Il Mastino aggrotta la fronte e scrolla le spalle. «Non è stata una mia scelta. Il principe Joffrey me lo aveva ordinato ed io ho solo eseguito gli ordini. Volete condannarmi per essere stato fedele al mio Re?».
«Così fedele…», è l’uomo che si fa chiamare Thoros a parlare, la sua voce è dura come pietra. «Da ucciderlo proprio il giorno delle sue nozze. Che razza di cane sei, tu?».
«Un cane sciolto, adesso. E mi sono rotto i coglioni di starvi a sentire!».
«Dunque ammetti di averlo ucciso» Replica Thoros, ed un sorrisetto sinistro gli si dipinge sul volto. Stanno tentando di incastrarlo, vogliono una scusa per giustiziarlo. No… no, non è giusto! Non possono farlo! Tutto questo non è giusto!

«L’ha fatto a causa mia!», la mia voce si riversa fuori dalle mie labbra prima che possa fermarla. Di nuovo, mille occhi si posano su di me ed un brivido freddo mi sale lungo la schiena. Prendo un respiro profondo e, pregando che la voce non mi tremi, parlo. «L-Lui… l’ha fatto solo per salvarmi. Joffrey voleva…», il ricordo delle sue dita dentro di me, dei suoi denti sul mio collo e delle sue parole cattive mi colpiscono come una stilettata al cuore e le lacrime iniziano a pizzicarmi la gola. Stringo un lembo del mio vestito, tremante. «Lui v-voleva prendermi con la forza. Mi ha fatto del male, ha minacciato di uccidermi e… e… e poi io mi sono ribellata – lo so, ho sbagliato, non avrei dovuto ma lui era così cattivo… ed io così spaventata! – e lui ha chiamato il Mastino, gli ha ordinato di…», le mie guance si tingono di rosso, la voce mi si spezza in gola. Voglio scomparire, desidero che la terra mi risucchi in questo preciso istante. Con la coda dell’occhio, noto che anche Sandor ha serrato le labbra e distolto lo sguardo.

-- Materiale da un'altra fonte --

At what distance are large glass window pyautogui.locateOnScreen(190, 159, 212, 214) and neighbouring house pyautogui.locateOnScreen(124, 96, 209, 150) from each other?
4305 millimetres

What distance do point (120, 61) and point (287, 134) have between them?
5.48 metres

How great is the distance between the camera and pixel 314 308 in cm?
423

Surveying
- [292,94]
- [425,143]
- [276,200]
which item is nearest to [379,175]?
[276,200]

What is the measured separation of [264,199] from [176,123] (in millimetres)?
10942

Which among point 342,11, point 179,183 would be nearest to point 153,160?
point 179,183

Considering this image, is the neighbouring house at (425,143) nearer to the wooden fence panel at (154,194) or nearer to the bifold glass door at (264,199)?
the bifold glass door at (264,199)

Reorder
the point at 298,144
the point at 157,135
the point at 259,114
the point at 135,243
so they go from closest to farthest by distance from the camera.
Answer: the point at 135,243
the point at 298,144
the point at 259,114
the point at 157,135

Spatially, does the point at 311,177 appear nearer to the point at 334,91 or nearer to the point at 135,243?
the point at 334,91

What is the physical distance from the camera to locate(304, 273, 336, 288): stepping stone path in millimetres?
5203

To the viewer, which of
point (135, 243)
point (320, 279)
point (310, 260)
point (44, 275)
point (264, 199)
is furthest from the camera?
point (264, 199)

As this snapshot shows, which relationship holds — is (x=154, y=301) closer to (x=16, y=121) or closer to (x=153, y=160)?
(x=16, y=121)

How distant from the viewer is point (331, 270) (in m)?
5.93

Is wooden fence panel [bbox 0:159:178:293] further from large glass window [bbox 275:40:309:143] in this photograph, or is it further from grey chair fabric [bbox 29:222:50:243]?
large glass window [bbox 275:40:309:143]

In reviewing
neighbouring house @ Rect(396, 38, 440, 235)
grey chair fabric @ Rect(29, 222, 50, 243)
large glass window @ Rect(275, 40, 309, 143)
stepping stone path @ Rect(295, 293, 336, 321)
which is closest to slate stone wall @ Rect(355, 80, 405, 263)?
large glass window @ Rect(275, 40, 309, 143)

 «Va' avanti, ragazza» Mi ordina Thoros. Obbedisco.

«G-Gli ha ordinato di prendermi. Lì, davanti a lui, come se fossi una meretrice da due soldi. Voleva umiliarmi, farmela pagare per averlo rifiutato, ed io credevo… io credevo che il Mastino lo avrebbe fatto. Ma mi sbagliavo. Lui si è rifiutato ed ha ucciso Joffrey e mi ha portata via da Approdo del Re. Non mi ha mai fatto del male, lo giuro, anzi mi ha anche salvata da dei lupi e da un uomo che voleva violentarmi ed ha promesso che mi avrebbe riportata a casa ed io… io—».

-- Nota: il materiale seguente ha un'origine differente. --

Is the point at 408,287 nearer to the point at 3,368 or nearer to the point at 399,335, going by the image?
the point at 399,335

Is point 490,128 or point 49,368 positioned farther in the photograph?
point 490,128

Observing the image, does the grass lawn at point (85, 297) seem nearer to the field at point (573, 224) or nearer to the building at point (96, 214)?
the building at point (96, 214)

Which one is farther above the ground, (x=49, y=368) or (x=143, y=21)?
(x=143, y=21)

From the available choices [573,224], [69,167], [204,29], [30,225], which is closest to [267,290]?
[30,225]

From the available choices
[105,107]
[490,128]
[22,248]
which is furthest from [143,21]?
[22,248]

«Basta così» Mi interrompe l’uomo da un occhio solo. Alzo lo sguardo: Arya mi fissa con occhi sgranati, pieni d’angoscia e di qualcos’altro che non riesco a capire, e sulle sue labbra danzano una decina di domande; molte donne mi osservano con occhi colmi di pietà mentre altri uomini ancora con sguardo di rimprovero e stizza per aver preso le difese dell’uomo che vogliono uccidere. Il Mastino invece guarda dritto dinanzi a sé, come se non esistessi, e per la prima volta sento il bisogno impellente di parlargli, di dirgli che mi dispiace di averlo messo in tutti questi guai, che non ho mai pensato davvero che fosse odioso e che voglio davvero che resti con me a Grande Inverno, che non è un vero cavaliere ma che lo voglio bene comunque perché mi ha protetta come se lo fosse; che io ho ancora il suo sapore di vino e di sangue sulle mie labbra e che non volevo che quel bacio terminasse.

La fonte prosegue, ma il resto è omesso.